> **Exercise instructions**
Retype exactly the lines below, starting with the line that contains "If arranged from" and ending with the last line; leave out any pictures.

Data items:
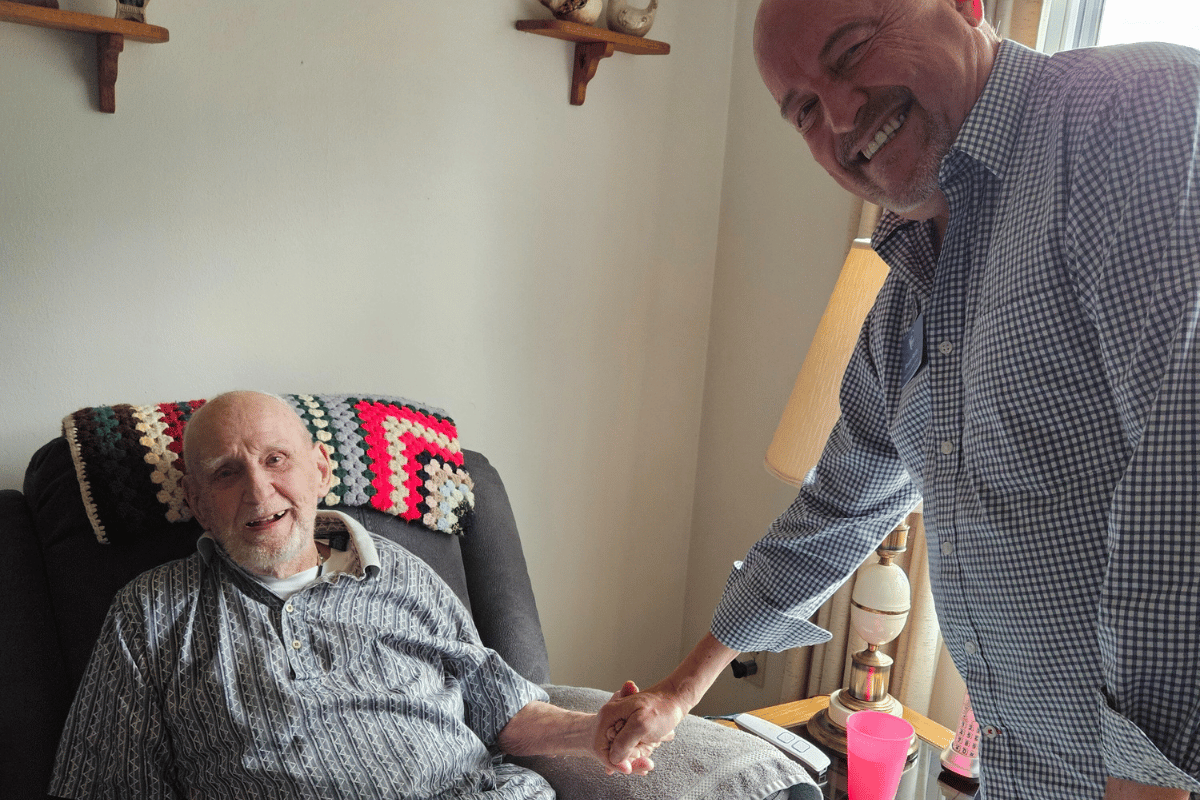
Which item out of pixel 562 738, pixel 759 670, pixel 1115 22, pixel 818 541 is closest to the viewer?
pixel 818 541

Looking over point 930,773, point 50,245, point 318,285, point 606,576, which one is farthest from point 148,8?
point 930,773

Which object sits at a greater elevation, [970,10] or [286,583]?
[970,10]

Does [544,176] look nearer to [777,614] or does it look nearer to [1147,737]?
[777,614]

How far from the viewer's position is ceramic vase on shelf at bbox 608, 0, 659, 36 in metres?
2.20

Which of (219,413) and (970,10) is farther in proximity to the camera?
(219,413)

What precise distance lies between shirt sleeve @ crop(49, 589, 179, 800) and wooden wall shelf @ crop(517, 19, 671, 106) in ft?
5.00

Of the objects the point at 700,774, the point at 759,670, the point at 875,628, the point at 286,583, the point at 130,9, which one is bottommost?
the point at 759,670

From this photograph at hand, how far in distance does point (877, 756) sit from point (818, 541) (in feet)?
1.64

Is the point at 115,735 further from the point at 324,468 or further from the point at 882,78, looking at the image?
the point at 882,78

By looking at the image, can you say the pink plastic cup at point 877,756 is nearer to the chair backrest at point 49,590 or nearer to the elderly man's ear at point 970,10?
the chair backrest at point 49,590

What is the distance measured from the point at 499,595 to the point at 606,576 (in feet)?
2.67

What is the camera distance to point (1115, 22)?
1.81 meters

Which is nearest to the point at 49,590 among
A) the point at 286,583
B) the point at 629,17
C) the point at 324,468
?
the point at 286,583

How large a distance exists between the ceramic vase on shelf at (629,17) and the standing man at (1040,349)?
49.4 inches
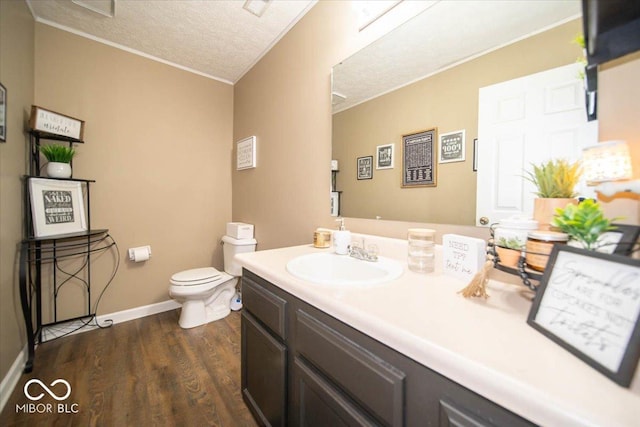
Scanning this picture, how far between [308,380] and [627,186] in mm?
1022

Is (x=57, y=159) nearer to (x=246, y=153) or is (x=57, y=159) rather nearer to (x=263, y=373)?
(x=246, y=153)

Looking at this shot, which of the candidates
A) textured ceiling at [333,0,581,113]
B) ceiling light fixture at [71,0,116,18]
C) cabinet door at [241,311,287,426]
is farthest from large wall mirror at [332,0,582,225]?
ceiling light fixture at [71,0,116,18]

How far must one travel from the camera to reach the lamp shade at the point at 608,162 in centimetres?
60

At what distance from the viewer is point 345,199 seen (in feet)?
4.94

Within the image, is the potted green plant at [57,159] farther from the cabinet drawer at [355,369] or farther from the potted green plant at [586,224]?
the potted green plant at [586,224]

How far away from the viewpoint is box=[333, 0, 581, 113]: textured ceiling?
82 centimetres

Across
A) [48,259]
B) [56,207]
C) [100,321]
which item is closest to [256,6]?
[56,207]

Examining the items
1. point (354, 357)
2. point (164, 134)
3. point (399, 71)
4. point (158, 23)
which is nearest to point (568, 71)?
point (399, 71)

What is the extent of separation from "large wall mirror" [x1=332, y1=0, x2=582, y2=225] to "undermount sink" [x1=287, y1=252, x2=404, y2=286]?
0.93ft

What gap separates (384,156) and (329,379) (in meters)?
1.01

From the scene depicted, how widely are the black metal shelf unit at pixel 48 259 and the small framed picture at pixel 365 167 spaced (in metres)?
2.06

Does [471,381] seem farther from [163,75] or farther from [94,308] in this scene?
[163,75]

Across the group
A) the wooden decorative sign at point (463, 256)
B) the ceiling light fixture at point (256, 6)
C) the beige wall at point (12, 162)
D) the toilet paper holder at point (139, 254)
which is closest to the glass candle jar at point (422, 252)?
the wooden decorative sign at point (463, 256)

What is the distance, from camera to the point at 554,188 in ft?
2.37
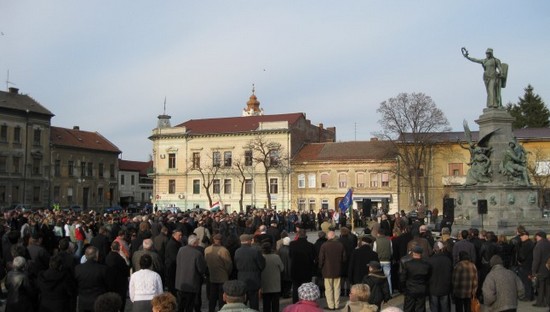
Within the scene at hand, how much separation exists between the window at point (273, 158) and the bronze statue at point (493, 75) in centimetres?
3723

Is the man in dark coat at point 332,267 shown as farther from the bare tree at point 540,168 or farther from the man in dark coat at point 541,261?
A: the bare tree at point 540,168

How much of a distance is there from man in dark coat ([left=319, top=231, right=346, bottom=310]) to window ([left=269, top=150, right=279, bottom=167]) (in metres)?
46.2

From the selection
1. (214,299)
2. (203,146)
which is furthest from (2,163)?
(214,299)

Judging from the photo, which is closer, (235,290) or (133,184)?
(235,290)

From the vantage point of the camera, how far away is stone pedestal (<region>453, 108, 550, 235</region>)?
1989 centimetres

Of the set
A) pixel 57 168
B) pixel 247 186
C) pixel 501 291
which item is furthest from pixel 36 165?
pixel 501 291

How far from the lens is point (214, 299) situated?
10.6 m

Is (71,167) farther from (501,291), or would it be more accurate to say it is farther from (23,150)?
Answer: (501,291)

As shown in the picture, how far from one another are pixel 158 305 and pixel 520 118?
67069 millimetres

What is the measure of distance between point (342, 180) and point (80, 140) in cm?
3196

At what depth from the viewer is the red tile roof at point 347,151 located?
179 feet

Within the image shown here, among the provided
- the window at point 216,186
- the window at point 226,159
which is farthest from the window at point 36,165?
the window at point 226,159

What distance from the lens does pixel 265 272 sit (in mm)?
10305

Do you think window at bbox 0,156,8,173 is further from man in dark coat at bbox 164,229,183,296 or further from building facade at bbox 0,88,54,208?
man in dark coat at bbox 164,229,183,296
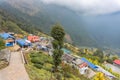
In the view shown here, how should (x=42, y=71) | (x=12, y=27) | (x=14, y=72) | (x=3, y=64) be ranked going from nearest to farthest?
(x=14, y=72) < (x=3, y=64) < (x=42, y=71) < (x=12, y=27)

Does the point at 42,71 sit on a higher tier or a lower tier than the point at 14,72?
lower

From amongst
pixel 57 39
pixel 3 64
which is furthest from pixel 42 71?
pixel 3 64

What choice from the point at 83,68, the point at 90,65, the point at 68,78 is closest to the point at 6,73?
the point at 68,78

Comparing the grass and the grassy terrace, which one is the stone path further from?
the grassy terrace

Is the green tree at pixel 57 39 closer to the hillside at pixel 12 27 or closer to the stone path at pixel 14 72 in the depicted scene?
the stone path at pixel 14 72

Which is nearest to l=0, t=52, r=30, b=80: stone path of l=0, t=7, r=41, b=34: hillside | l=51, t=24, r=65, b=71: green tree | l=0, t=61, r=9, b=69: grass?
l=0, t=61, r=9, b=69: grass

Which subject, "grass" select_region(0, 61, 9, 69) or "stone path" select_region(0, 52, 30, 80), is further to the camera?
"grass" select_region(0, 61, 9, 69)

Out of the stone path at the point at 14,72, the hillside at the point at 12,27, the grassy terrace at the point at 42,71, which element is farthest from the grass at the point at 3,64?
the hillside at the point at 12,27

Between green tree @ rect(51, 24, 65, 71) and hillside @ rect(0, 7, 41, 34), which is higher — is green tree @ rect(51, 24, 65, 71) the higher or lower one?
the lower one

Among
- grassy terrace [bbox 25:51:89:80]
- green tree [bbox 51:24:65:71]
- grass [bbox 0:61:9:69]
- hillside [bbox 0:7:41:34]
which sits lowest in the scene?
grassy terrace [bbox 25:51:89:80]

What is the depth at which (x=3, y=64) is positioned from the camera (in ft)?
130

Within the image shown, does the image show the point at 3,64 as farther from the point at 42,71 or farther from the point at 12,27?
the point at 12,27

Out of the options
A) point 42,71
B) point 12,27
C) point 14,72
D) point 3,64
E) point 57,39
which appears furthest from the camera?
point 12,27

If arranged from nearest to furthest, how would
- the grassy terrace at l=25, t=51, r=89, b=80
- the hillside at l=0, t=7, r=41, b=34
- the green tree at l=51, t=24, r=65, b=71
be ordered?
the grassy terrace at l=25, t=51, r=89, b=80 → the green tree at l=51, t=24, r=65, b=71 → the hillside at l=0, t=7, r=41, b=34
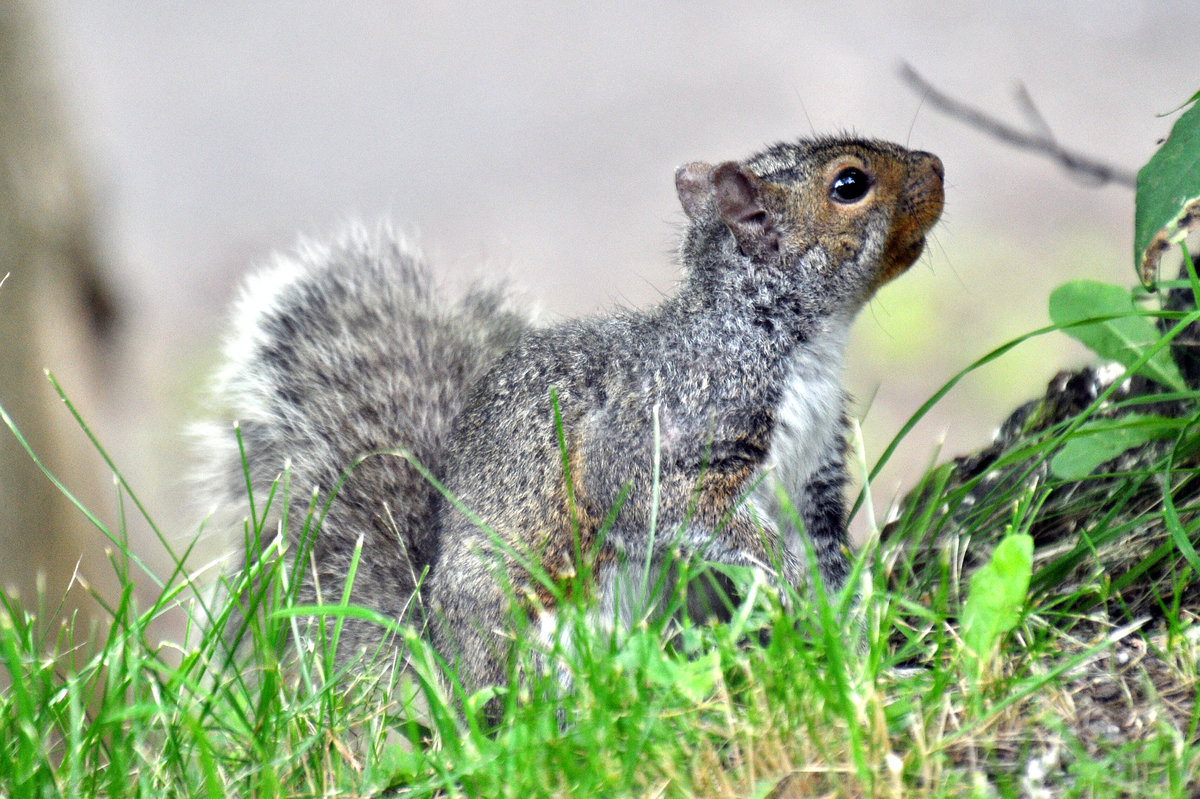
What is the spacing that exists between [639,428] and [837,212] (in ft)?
1.63

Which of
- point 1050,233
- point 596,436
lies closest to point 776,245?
point 596,436

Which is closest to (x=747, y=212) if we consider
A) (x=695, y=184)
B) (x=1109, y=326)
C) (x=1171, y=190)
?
(x=695, y=184)

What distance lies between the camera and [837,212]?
2.03 meters

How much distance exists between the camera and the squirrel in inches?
74.4

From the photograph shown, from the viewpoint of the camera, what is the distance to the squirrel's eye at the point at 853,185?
2025 millimetres

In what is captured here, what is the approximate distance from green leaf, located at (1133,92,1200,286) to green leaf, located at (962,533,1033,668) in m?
0.46

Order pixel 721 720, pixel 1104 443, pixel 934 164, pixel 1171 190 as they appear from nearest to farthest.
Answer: pixel 721 720, pixel 1171 190, pixel 1104 443, pixel 934 164

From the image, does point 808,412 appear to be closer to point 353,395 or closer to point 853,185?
point 853,185

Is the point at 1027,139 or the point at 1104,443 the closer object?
the point at 1104,443

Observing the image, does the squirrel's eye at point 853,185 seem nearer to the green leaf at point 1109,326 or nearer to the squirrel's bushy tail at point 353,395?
the green leaf at point 1109,326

> **Result of the exercise**
If arranged from nearest to furthest, how would
- the grassy terrace at l=25, t=51, r=89, b=80
- the hillside at l=0, t=7, r=41, b=34
- the green tree at l=51, t=24, r=65, b=71
be ordered?
the grassy terrace at l=25, t=51, r=89, b=80 → the green tree at l=51, t=24, r=65, b=71 → the hillside at l=0, t=7, r=41, b=34
What is the spacing that exists between [639,428] and [837,212] (in ft)?
1.63

Which of
- point 1050,233
- point 596,436
lies closest to point 776,245?
point 596,436

Which is closest to (x=747, y=212) if we consider
A) (x=695, y=184)
B) (x=1109, y=326)
C) (x=1171, y=190)
?
(x=695, y=184)

What distance lies between the camera and [837,212]?
2.03 meters

How much distance exists between the camera and the squirrel in inches?
74.4

From the photograph shown, from the viewpoint of the camera, what is the distance to the squirrel's eye at the point at 853,185?
2025 millimetres

In what is captured here, what is the approximate distance from green leaf, located at (1133,92,1200,286) to green leaf, located at (962,533,1033,668) in m?
0.46

Order pixel 721 720, pixel 1104 443, pixel 934 164, pixel 1171 190 as they appear from nearest to farthest.
Answer: pixel 721 720, pixel 1171 190, pixel 1104 443, pixel 934 164

From the image, does point 808,412 appear to be closer to point 353,395 or closer to point 853,185?
point 853,185

Is the point at 1027,139 or the point at 1104,443 the closer object?
the point at 1104,443

Observing the image, does the squirrel's eye at point 853,185 seem nearer to the green leaf at point 1109,326 or nearer to the squirrel's bushy tail at point 353,395?
the green leaf at point 1109,326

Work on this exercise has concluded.